→ **WORK TO BE COMPLETED**: Edit the data below so that every "clock" becomes "timepiece", keeping everything else unchanged. Leave the pictures out of your answer.

begin DATA EXTRACT

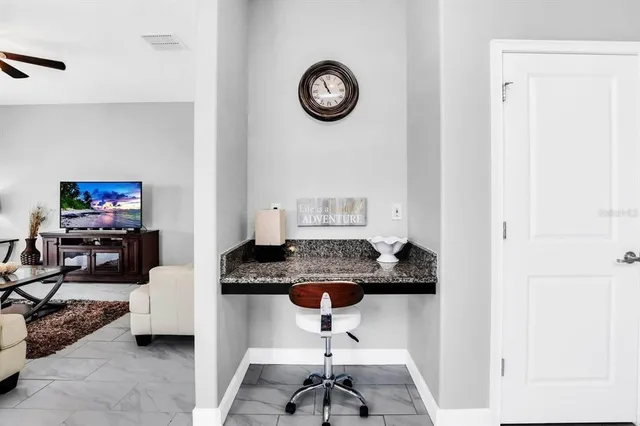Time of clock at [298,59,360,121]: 10:56
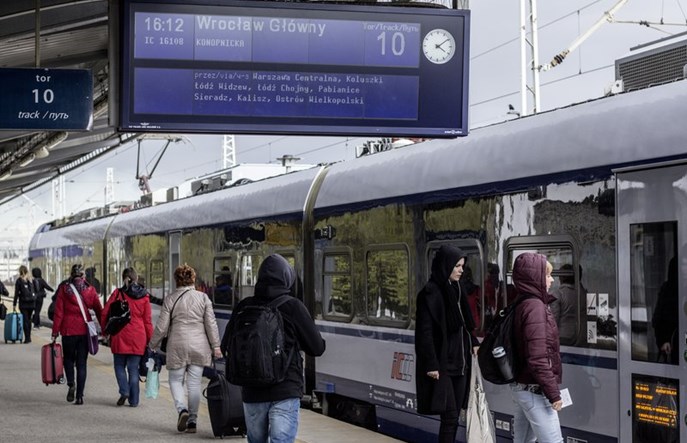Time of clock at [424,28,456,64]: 4:09
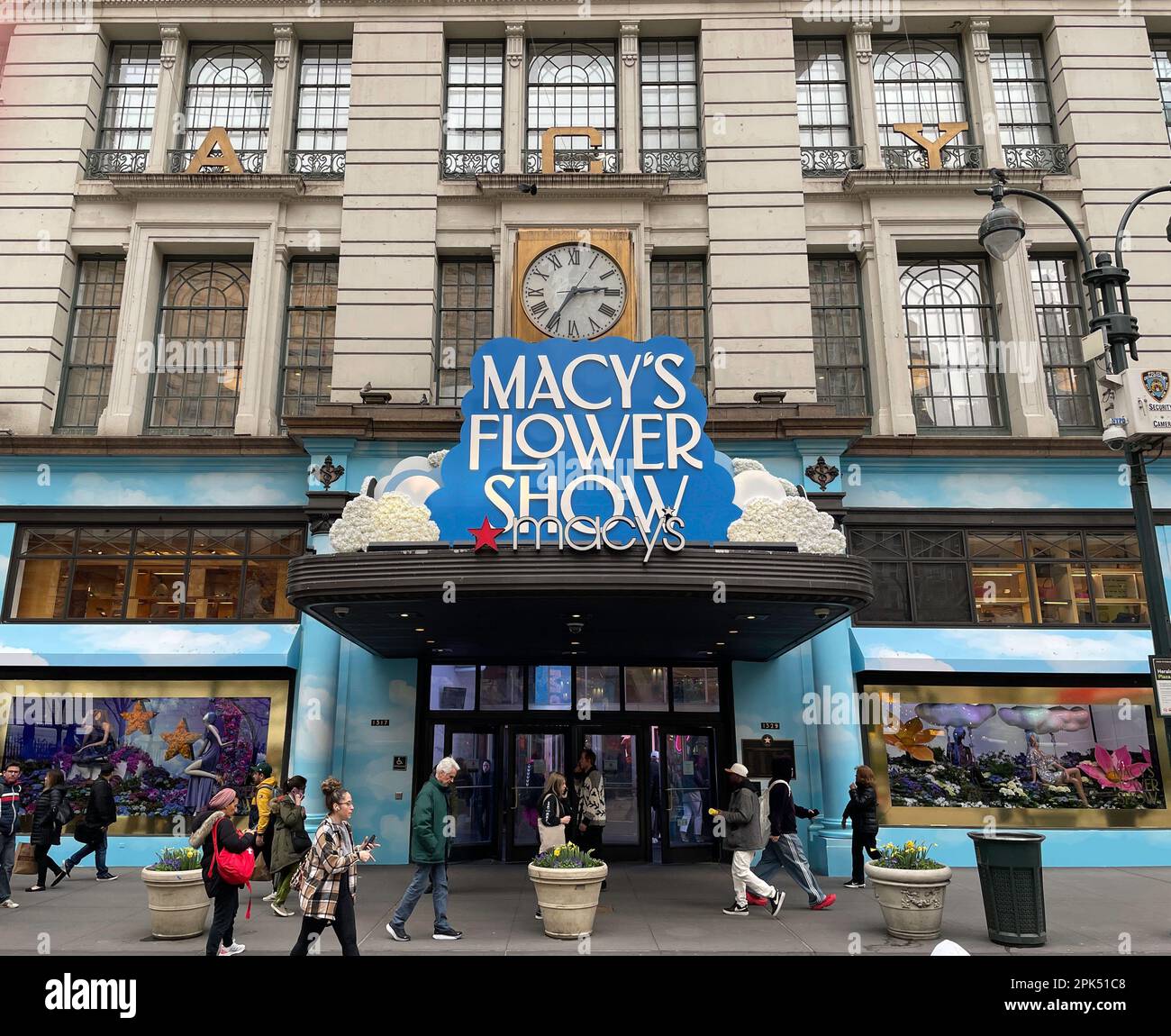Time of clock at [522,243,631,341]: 2:35
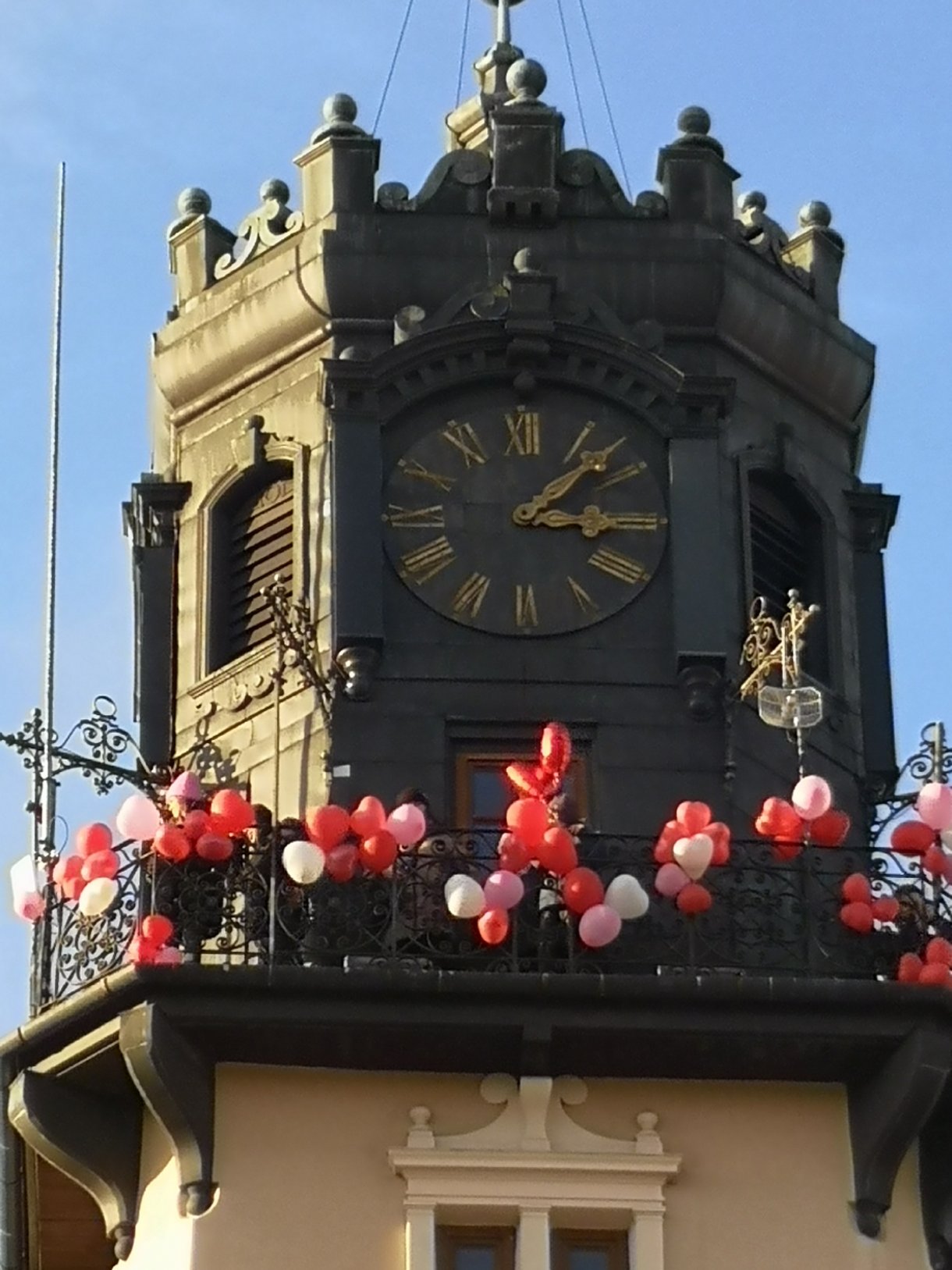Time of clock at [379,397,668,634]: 3:07
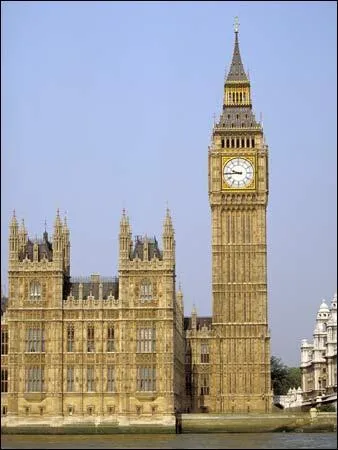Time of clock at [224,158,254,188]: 9:44
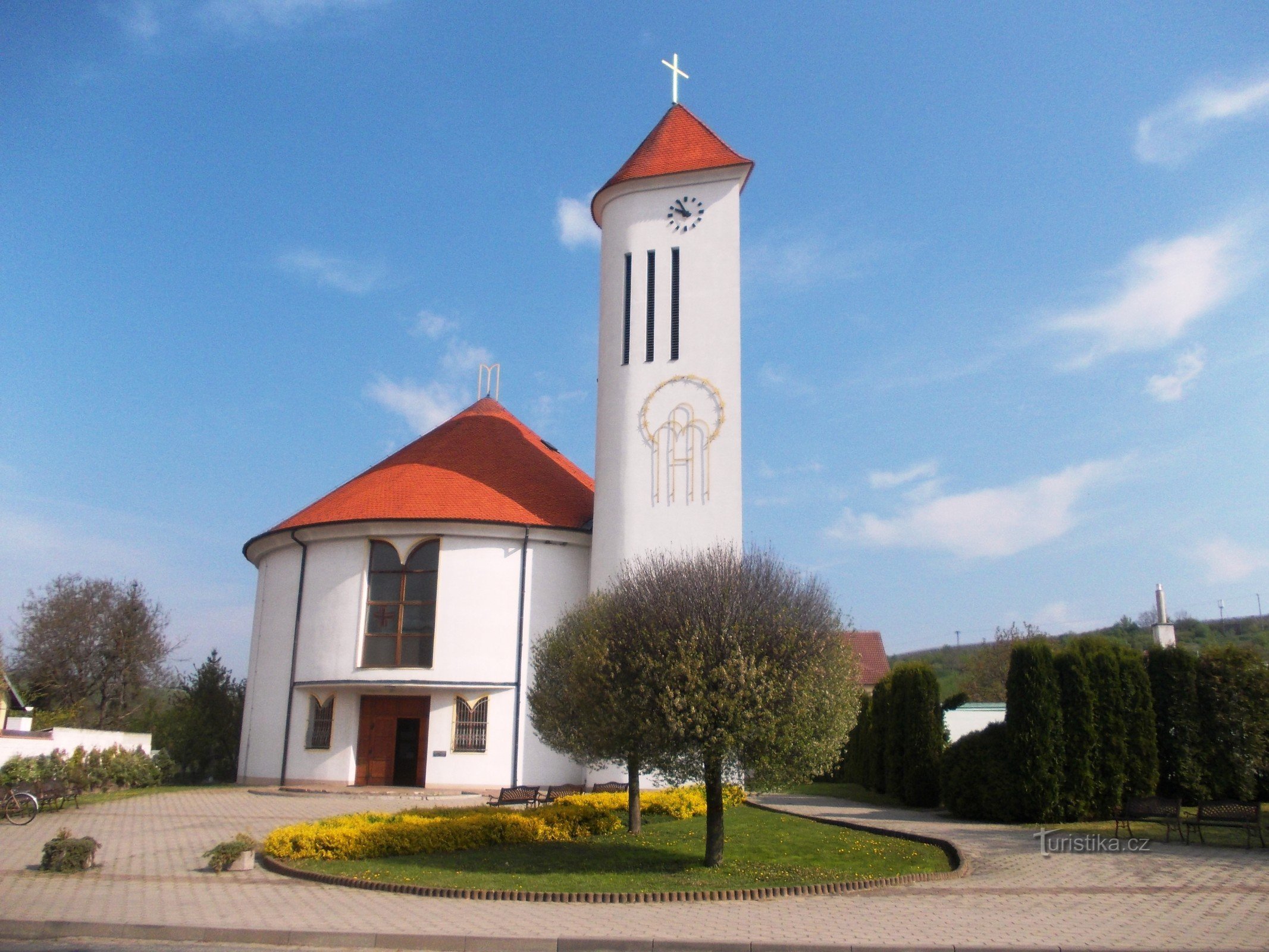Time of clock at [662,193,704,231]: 9:55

end DATA EXTRACT

→ **EXPECTED ANSWER**:
Time of timepiece at [298,59,360,121]: 10:56
Time of timepiece at [424,28,456,64]: 4:09
Time of timepiece at [522,243,631,341]: 2:35
Time of timepiece at [379,397,668,634]: 3:07
Time of timepiece at [224,158,254,188]: 9:44
Time of timepiece at [662,193,704,231]: 9:55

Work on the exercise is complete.